> _REQUIREMENT_: Count the lines of the data below that contain the string "green", and reply with only that number.

- - -

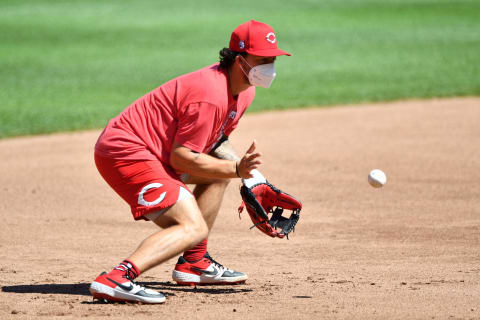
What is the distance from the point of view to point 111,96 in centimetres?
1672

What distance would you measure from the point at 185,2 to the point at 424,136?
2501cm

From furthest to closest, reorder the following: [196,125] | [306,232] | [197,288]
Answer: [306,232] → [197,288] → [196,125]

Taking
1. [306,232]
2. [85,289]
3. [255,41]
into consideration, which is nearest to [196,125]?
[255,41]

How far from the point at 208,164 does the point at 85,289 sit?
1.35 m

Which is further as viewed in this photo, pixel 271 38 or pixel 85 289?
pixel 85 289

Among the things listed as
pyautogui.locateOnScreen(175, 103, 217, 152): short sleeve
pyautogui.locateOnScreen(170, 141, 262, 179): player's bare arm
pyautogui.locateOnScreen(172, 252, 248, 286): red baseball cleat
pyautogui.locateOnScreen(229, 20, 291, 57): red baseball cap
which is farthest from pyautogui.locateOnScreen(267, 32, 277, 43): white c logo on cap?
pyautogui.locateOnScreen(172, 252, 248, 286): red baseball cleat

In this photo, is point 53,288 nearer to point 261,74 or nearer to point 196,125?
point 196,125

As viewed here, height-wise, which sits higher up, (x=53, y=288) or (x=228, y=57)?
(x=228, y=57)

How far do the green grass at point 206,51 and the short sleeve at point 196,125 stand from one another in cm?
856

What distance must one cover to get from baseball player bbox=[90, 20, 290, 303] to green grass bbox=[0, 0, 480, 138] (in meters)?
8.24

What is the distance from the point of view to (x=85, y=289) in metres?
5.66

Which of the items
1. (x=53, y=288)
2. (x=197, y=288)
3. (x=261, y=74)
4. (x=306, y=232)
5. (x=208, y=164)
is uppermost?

- - -

> _OUTPUT_: 2